▶ [Given problem A]: Retype the passage of the feminism text from "There’s just one" up to and including "calling her out.".

▶ [Source document]:
•••
Does being a feminist mean you have to dislike men? Have to go to abortion-rights rallies? Have to take out the garbage, kill the spiders, or hold down a job during the early years of motherhood? Does it mean you have to be a woman?
Of course not! It just means you have to hate the freaking patriarchy! At least that had always been my belief. And that’s the argument made by this celebrated Tomato Nation essay from 2003. (Tx Lindsey Kuper.)
There’s just one problem: the essay is built around a misread definition — a misreading that says a lot about the very same fissures in the feminist movement that the author is hoping to heal. So I’m calling her out.
Here’s how the post begins:
feminism n (1895) 1 : the theory of the political, economic, and social equality of the sexes 2 : organized activity on behalf of women’s rights and interests — feminist n or adj — feministic adj
Above, the dictionary definition of feminism — the entire dictionary definition of feminism. It is quite straightforward and concise. If you believe in, support, look fondly on, hope for, and/or work towards equality of the sexes, you are a feminist.
What’s wrong with this picture? The dictionary in question (Mirriam-Webster’s Eleventh Collegiate, according to the author) says no such thing.
It says that (1) feminism can refer to the theory of sexual equality. “Theory” — tricky word. Theory as in “principle,” as in “theorem,” as seen in “theory of gravitation”? Or theory as in “discipline,” as in “mode of analysis,” as seen in “literary theory”? I could be wrong, but the dictionary didn’t call feminism “the theory that the sexes should be politically, economically or socially equal.” It called feminism “the theory of the political, social and economic equality of the sexes.” I am pretty sure Mr. Mirriam-Webster’s first definition refers to feminism as an area of inquiry. An academic discipline, not a normative ideology. This is not the definition Tomato Nation is looking for.
•••
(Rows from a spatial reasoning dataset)
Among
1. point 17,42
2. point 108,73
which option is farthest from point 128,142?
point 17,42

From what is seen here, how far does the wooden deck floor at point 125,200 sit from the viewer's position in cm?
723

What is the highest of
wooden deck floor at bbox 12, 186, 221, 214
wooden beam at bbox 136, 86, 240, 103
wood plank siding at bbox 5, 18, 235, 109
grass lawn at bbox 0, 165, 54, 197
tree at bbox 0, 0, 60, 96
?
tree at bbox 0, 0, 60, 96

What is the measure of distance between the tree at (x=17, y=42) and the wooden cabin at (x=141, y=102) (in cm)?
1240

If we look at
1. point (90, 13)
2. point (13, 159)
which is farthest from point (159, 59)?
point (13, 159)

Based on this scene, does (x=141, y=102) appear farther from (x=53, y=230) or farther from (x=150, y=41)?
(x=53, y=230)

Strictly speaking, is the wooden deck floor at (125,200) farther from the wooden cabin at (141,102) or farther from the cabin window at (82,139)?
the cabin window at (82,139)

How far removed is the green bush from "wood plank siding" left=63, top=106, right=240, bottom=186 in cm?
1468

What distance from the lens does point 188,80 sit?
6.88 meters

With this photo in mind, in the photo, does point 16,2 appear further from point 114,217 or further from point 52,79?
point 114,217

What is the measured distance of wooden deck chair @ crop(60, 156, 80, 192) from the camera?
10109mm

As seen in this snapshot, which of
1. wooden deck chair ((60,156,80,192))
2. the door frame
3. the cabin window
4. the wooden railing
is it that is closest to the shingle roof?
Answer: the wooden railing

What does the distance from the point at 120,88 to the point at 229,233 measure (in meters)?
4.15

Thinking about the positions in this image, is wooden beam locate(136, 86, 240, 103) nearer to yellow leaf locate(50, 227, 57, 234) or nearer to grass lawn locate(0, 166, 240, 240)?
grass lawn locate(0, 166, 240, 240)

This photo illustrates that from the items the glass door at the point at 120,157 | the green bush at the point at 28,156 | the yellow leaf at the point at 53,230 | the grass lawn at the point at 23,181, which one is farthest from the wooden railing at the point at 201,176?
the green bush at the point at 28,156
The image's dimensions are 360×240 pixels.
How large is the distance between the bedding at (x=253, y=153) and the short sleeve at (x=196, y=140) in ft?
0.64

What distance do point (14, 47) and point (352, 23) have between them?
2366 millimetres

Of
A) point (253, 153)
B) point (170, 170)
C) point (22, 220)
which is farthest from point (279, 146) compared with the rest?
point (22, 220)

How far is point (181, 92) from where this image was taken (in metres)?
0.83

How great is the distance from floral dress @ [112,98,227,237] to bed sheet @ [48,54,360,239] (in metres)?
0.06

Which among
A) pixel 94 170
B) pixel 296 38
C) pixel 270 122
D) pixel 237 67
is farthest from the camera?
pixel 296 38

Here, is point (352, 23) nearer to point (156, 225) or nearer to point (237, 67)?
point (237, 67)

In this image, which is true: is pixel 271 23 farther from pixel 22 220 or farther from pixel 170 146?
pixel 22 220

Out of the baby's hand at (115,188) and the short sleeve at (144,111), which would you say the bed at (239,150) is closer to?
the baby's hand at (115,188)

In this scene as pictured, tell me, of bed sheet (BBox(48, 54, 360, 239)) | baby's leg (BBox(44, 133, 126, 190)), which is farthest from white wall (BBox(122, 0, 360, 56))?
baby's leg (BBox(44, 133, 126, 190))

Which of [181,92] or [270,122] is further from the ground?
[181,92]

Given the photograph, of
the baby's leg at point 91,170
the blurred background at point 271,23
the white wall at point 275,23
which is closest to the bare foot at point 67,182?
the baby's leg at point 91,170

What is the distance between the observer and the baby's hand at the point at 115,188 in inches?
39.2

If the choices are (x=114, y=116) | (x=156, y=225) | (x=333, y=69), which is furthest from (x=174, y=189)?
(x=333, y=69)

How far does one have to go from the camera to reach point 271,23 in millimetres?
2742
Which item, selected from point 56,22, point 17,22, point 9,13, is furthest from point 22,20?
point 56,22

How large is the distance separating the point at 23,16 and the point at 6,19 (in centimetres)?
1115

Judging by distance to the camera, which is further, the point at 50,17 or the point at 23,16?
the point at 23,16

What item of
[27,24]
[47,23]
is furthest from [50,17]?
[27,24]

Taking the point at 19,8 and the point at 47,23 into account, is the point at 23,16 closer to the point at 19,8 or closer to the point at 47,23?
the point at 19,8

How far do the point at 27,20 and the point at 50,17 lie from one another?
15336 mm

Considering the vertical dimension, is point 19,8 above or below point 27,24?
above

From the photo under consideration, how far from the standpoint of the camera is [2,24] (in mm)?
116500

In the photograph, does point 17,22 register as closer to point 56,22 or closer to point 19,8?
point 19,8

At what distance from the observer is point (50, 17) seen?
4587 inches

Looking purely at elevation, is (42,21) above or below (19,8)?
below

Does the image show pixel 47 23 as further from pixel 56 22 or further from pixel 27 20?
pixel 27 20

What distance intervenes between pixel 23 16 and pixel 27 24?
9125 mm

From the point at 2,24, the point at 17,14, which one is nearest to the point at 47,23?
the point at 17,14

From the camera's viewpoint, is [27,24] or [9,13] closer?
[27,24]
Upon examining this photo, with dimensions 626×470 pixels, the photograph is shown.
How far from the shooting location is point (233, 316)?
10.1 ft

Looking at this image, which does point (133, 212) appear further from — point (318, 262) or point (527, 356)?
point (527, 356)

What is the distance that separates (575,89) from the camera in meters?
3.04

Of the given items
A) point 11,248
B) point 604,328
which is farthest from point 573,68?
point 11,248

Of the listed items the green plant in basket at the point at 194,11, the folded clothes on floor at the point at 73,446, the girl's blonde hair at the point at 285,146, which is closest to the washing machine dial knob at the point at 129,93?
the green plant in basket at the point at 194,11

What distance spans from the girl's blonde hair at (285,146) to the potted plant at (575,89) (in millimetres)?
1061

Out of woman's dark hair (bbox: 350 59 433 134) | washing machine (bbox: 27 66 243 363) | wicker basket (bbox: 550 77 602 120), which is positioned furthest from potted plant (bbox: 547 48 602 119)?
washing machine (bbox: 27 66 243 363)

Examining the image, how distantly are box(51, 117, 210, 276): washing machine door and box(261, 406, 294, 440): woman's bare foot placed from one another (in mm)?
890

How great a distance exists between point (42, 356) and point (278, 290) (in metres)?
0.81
•••
▶ [Given problem B]: Update the records from the line with "Strictly speaking, is" up to and including the line with "Answer: the wooden railing" by replacing "wooden deck chair" with "wooden lounge chair", leaving everything else unchanged. Return only those lines.

▶ [Correct response A]:
There’s just one problem: the essay is built around a misread definition — a misreading that says a lot about the very same fissures in the feminist movement that the author is hoping to heal. So I’m calling her out.

▶ [Correct response B]:
Strictly speaking, is the wooden deck floor at (125,200) farther from the wooden cabin at (141,102) or farther from the cabin window at (82,139)?
the cabin window at (82,139)

How far removed is the green bush from "wood plank siding" left=63, top=106, right=240, bottom=186 in cm?
1468

What distance from the lens does point 188,80 sit?
6.88 meters

With this photo in mind, in the photo, does point 16,2 appear further from point 114,217 or further from point 52,79?
point 114,217

What is the measured distance of wooden lounge chair @ crop(60, 156, 80, 192) from the camera?
10109mm

As seen in this snapshot, which of
1. wooden lounge chair ((60,156,80,192))
2. the door frame
3. the cabin window
4. the wooden railing
is it that is closest to the shingle roof?
Answer: the wooden railing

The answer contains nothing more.